**BRIEF:**
Return exactly the span of lines that opens with the line containing "In terms of" and closes with the last line of the data, inclusive.

**MATERIAL FOR THIS EXERCISE:**
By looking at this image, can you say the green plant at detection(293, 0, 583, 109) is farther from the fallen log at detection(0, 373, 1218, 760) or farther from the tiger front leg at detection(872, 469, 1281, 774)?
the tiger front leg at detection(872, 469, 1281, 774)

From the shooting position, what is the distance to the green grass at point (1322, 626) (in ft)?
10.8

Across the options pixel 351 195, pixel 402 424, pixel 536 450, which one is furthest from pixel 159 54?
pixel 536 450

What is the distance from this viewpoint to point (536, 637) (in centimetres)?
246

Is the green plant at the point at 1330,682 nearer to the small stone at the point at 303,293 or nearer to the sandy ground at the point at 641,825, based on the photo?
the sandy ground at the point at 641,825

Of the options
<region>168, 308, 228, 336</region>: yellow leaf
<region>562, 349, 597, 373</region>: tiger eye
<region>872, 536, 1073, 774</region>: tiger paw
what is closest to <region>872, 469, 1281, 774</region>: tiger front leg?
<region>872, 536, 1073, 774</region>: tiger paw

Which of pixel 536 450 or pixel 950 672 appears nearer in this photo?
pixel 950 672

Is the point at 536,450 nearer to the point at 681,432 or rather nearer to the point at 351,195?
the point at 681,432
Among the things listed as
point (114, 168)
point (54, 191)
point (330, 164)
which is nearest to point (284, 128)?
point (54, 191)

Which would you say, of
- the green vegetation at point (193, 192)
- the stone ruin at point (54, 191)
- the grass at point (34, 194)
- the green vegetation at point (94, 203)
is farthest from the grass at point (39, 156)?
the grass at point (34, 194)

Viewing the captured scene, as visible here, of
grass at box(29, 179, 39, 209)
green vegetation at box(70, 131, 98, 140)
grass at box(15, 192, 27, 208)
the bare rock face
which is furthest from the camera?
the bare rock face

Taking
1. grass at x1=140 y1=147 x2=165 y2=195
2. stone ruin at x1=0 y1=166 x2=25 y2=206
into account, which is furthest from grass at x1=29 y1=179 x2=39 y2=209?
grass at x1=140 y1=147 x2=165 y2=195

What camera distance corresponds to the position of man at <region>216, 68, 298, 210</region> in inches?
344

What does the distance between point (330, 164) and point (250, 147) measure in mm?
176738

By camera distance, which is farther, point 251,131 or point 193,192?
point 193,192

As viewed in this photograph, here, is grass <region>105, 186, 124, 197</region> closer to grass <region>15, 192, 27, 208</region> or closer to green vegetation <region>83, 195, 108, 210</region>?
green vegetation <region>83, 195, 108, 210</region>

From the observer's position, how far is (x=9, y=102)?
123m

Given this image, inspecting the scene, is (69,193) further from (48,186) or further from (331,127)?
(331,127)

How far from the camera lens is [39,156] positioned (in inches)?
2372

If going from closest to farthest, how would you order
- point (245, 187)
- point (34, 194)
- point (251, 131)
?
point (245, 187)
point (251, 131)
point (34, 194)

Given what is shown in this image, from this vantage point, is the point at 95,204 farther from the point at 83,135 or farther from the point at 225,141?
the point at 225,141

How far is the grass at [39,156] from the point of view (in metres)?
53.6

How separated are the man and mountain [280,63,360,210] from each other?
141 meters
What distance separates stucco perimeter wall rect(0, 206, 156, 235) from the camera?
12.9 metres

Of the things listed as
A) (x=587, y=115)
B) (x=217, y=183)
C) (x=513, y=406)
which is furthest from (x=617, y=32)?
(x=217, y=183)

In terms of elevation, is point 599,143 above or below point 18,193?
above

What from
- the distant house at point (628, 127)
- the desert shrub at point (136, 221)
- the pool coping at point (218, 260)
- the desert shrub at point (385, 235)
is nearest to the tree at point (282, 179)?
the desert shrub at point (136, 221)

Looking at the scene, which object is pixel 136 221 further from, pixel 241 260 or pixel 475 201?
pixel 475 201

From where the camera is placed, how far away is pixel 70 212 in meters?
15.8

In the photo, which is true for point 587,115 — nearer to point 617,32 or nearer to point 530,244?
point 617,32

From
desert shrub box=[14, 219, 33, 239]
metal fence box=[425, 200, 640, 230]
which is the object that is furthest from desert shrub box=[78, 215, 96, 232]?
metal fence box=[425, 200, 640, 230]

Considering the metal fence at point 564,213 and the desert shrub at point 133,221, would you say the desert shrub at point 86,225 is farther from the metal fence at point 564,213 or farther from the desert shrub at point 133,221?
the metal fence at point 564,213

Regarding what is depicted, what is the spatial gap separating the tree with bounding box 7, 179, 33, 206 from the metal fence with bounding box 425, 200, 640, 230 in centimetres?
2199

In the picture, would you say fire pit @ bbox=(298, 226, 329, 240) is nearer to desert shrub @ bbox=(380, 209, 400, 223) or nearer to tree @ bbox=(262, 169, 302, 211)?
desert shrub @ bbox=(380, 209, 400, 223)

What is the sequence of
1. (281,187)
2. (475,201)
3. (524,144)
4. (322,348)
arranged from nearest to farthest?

**COMPLETED TASK:**
In terms of elevation, is point 599,143 above or below point 18,193?
above

What from
- the distant house at point (628, 127)
- the desert shrub at point (136, 221)
- the pool coping at point (218, 260)
- the desert shrub at point (385, 235)
is nearest to the tree at point (282, 179)?
the desert shrub at point (136, 221)

Looking at the scene, which object is pixel 136 221 further from, pixel 241 260 or pixel 475 201?
pixel 475 201

From where the camera is placed, how far away is pixel 70 212 in meters?
15.8

In the photo, which is true for point 587,115 — nearer to point 617,32 or nearer to point 530,244?
point 617,32

From
desert shrub box=[14, 219, 33, 239]
metal fence box=[425, 200, 640, 230]
which is the object that is furthest from desert shrub box=[78, 215, 96, 232]?
metal fence box=[425, 200, 640, 230]

Considering the metal fence at point 564,213 and the desert shrub at point 133,221, would you say the desert shrub at point 86,225 is farther from the metal fence at point 564,213 or farther from the desert shrub at point 133,221?
the metal fence at point 564,213

Regarding what is depicted, what is the spatial gap separating the tree with bounding box 7, 179, 33, 206 from the metal fence with bounding box 425, 200, 640, 230 in centimetres?
2199

In the picture, would you say fire pit @ bbox=(298, 226, 329, 240) is nearer to desert shrub @ bbox=(380, 209, 400, 223) or nearer to tree @ bbox=(262, 169, 302, 211)?
desert shrub @ bbox=(380, 209, 400, 223)

What is the sequence of
1. (281,187)
2. (475,201)
3. (524,144)
4. (322,348)
arranged from nearest to farthest?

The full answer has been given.